A redécouvrir

Master

La couleur de l’argent
En 2016,  la Corée du Sud vivait au gré des rebondissements de l’affaire Samsung qui devait conduire à la mise en examen pour corruption du président-héritier de la multinationale et à la destitution pour corruption et favoritisme de la présidente de la république, Park Geun Hye.  C’est dans ce contexte de scandales politico-judiciaires que sort le film The Master.



Réalisé par Jo Eui Seok, l’histoire suit Kim Jae Myung, chef de l’unité d’enquêtes criminelle décidé à faire tomber le président de One Network, Jin, homme d’affaire sans scrupules, qui a monté une gigantesque pyramide de Ponzi. L’homme est puissant et a corrompu de nombreux hommes politiques, avocats et journalistes. Le policier décide d’utiliser Park Jang Gun, un informaticien et financier de talent qui a conçu la fraude ;  celui-ci a clairement conscience qu’il est pris dans une lutte de titan et décide de tirer profit de la situation. Mais quand éclate le scandale One Network, le président Jin s’enfuit dans la nature, les petits porteurs sont ruinés, l’enquêteur humilié et le jeune Park seul face à sa conscience. Lorsque l’homme d’affaire refait surface, Park décide de collaborer de toutes ses forces avec la police.

Voilà un film qui va surprendre. D’abord par son ton car pour une fois les policiers coréens ne sont pas critiqués, leur côté noir n’est pas mis en avant. Ils sont ici les héros face à un monde où la corruption règne en maître. Le thème du film est asséné dès la première scène du film et le monologue du chef de l’équipe. Ce sont des héros purs totalement dévoués à leur travail, mission. Rien n’est donné sur leur vie personnelle, petite faiblesse du film. Ensuite le film a choisi une photographie très lumineuse, colorée pour mettre en scène une plongée dans un univers sans morale, fait de faux semblants et de promesses déçues.  On est à des années lumières des films noirs et c’est un très bon choix car le film nous amène à plonger de l’autre côté du miroir. Enfin l’histoire tortueuse à souhait mêle 3 intrigues autour des 3 protagonistes : le policier, l’escroc et le jeune. Le tout divisé en deux parties : l’affaire One Network et les Philippines. Et il va falloir s’accrocher car le film (peut être à cause de la traduction) va parler de pyramide de Ponzi, de délit d’initié et autres escroqueries sans forcément prendre le temps de tout bien expliquer. Cela reste compréhensible en surface mais il serait dommage de passer à côté du sens profond.

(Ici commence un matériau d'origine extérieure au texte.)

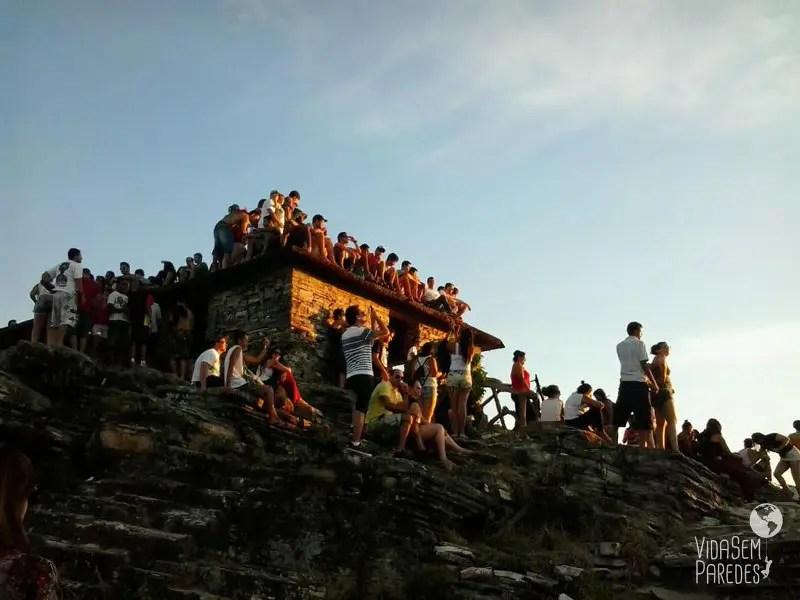 destinos místicos no Brasil: São Thomé das Letras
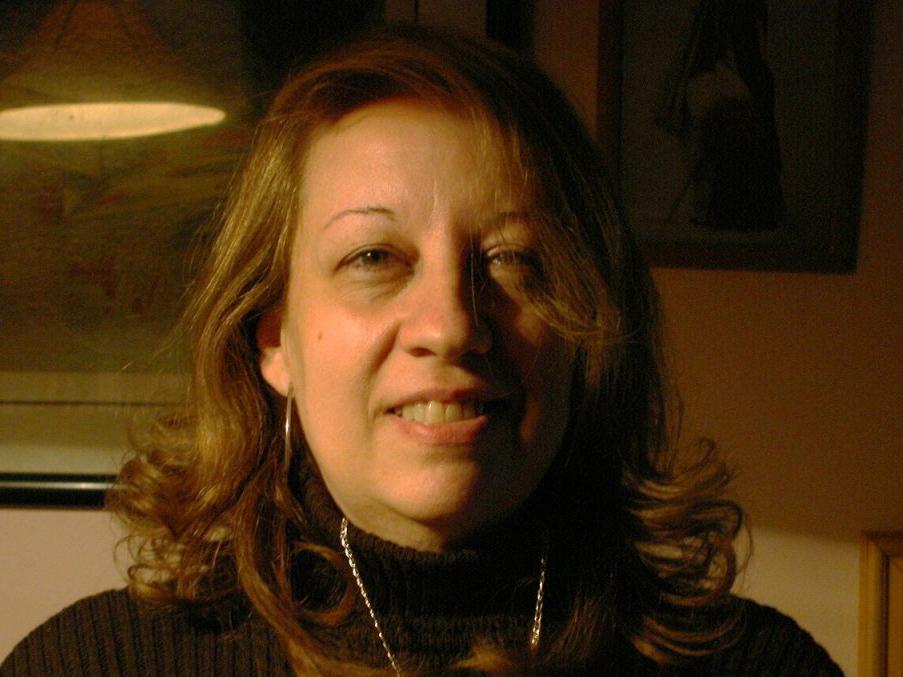 Patricia Ceci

Car si The Master est très bon thriller, le film vaut surtout pour sa satyre du monde actuel et de la Corée. Le PDG de OneNetwork est une dénonciation à peine voilée des financiers-chef d'entreprise évangélistes prêchant des foules d’admirateurs béats ; l’ampleur de la corruption (le carnet d’adresse) fait référence au sandale Samsung ; le passage aux Philippines insistent sur les nouveaux scandales financiers (projets écologiques, aides au développement) le tout sur fond de blanchiment d’argent et de paradis fiscaux. Un discours fort porté par de très bons acteurs, en particulier Lee Byeong Heon, totalement immoral et dénué de scrupules et le jeune financier en pleine crise existentielle. On reste un peu déçu du rôle des policiers dont le background aurait mérité d’être approfondi.

The Master est une bonne surprise. Un thriller financier ambitieux qui sans égaler les modèles du genre (The big short) construit un habile face à face grâce à sa plongée dans un monde de requins.